Our consumer dollars are powerful, we as a society have the potential to change the standards around us, just by choosing where we decide to spend our money.  This might be the only advantage of a capitalist society, if people refuse to spend money on items then it forces those producing it to either fall or change.  However, the problem is that most people don’t think they have this power or if they do they choose to continue negative practices for convenience or low prices.  Here it becomes a question of morals, how much do you believe in a certain issue to eliminate your partaking in a certain practice or trend even at the inconvenience that it may bring to you.

This line is not easy to balance and every day we make decisions that compromise certain beliefs because of necessity, desire, or a combination of the two.  You hate animal testing, but you love that type of shampoo.  You know Dasani may not be good for the environment, but that’s the only kind they’re selling at the vending machine.  You are disgusted by the ethical practices of Wal-Mart, but you’re on a tight budget and they have the cheapest items around.  This conundrum is not easy and we are constantly trying to justify and rationalize our actions, though there are some of us who just do not care at all.

All of this has brought me to my main point—I do not shop at Wal-Mart and I do not eat at Chick-fil-A.  It is not because I think that I am better than those who choose to visit these establishments, I have just found my personal line in the sand.  I am actively choosing to make sure that my consumer dollars are not being spent at a business that I think has serious social flaws—Chick-fil-A for their homophobia and Wal-Mart for the mistreatment of their workers.

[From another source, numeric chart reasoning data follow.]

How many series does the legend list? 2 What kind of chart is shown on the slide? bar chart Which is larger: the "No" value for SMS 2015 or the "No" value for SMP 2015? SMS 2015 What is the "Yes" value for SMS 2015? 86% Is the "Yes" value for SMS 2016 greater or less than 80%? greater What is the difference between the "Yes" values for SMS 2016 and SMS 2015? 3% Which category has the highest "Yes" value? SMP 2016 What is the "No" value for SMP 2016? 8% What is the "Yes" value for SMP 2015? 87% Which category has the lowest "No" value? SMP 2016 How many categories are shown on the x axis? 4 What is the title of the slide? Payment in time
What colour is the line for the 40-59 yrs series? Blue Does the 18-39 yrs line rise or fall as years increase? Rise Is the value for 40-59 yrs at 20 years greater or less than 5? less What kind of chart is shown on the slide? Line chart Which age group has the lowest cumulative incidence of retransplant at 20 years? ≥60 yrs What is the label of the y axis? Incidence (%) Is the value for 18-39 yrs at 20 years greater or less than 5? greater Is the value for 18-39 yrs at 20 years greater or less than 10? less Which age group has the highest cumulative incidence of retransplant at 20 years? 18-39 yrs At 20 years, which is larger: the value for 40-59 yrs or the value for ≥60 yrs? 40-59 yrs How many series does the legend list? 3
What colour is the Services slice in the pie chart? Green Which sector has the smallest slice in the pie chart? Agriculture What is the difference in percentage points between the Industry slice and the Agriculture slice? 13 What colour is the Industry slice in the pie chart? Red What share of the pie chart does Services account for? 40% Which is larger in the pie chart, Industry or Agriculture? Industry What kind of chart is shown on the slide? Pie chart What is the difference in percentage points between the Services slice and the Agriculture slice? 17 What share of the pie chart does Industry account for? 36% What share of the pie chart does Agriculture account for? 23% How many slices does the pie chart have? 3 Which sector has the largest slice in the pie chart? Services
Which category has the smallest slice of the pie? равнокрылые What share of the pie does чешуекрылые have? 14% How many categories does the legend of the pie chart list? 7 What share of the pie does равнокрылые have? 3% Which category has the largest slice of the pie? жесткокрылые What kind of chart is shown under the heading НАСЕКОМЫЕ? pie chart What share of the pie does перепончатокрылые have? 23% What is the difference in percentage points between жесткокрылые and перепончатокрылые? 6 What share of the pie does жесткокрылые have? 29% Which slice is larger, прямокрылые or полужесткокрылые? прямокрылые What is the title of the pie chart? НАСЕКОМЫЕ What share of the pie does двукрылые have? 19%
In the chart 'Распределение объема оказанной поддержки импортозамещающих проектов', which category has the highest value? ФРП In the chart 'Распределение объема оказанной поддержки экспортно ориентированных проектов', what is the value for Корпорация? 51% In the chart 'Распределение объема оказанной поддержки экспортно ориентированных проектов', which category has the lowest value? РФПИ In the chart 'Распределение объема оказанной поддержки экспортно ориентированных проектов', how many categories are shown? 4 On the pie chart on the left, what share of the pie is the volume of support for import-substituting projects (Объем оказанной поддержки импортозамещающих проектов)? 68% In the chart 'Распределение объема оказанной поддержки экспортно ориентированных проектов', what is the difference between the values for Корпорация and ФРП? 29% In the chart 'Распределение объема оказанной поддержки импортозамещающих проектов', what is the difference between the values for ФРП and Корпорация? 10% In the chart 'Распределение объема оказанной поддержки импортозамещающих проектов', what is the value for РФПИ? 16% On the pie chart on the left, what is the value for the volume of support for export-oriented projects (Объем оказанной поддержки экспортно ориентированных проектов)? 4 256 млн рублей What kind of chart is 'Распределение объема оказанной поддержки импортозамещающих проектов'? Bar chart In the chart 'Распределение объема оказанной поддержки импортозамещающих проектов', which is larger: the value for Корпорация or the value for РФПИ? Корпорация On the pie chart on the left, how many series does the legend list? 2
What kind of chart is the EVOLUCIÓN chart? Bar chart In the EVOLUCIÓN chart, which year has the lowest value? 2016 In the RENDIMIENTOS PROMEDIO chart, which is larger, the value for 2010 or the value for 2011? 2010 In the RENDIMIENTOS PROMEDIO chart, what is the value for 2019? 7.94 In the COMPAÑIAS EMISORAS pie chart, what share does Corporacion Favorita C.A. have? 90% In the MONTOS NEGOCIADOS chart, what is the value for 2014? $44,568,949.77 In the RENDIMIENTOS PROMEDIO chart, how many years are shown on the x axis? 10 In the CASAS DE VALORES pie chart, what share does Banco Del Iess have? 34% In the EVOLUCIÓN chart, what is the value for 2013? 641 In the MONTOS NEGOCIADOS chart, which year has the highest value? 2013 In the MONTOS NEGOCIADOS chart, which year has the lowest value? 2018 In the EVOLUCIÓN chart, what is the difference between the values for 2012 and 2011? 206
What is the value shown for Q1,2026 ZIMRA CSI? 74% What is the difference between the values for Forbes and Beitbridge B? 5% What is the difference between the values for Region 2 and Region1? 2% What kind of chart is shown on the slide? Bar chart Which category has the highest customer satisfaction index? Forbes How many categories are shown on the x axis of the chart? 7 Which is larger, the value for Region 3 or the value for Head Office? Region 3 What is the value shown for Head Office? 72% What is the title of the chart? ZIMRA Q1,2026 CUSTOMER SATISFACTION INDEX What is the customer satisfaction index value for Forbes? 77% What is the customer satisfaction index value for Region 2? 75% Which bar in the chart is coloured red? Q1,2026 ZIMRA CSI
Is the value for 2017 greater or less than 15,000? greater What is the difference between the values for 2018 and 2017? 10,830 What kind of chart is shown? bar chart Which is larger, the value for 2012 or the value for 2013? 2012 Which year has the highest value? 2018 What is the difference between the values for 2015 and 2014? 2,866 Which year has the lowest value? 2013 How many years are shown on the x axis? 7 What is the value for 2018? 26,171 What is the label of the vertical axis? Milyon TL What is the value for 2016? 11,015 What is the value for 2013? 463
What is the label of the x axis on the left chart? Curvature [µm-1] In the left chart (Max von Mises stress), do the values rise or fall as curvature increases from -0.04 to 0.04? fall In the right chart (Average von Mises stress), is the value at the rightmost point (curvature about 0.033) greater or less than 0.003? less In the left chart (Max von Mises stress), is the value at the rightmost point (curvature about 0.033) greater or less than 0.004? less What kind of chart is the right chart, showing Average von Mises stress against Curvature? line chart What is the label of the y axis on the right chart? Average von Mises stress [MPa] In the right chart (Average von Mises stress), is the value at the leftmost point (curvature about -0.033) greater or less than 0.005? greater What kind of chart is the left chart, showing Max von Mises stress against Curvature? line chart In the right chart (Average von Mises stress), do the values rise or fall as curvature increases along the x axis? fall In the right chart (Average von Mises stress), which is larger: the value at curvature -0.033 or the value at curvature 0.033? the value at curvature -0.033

I get a lot of criticisms once I have made my opinions known, “You do know that you not going there doesn’t hurt them right?”  And while that may be true, I know that every time I have this conversation there is the possibility that I may convince another person to take up this flag as well, they might begin to understand how where we decide to spend our money says enormous things about the people we choose to be.  This small glimmer of hope for causing personal change is why I continue to refrain from visiting.  In addition, on a more personal note, it allows me to feel that I am upholding my intrinsic beliefs even if there is no long-term gain I know that I have kept to my values.

I also get, “You know that there are so many issues within the world that you can’t be a conscious consumer about it all.” Again, I acknowledge this statement as true, there are so many problems that occur with in our capitalistic society it would be next to impossible to be socially conscious about all our consumer purchases.  Yet, just because you can’t be on top of it all doesn’t mean that you shouldn’t be trying.  These two just happen to be the ones that I am actively trying to uphold, it’s not that I don’t care about others, and it’s not that I don’t try to be socially conscious when I can, but I know I can’t do it all.  At the very least I can continue to fight inequality in this vein and for me that makes giving up waffle fries and cheap products worth it.

We create the society that we want to be every time that we spend our money, all I’m saying is that there comes a point where we have to decide where our morals are more important than convenience.  What are your lines in the sand? Where are the places that you refuse to shop at?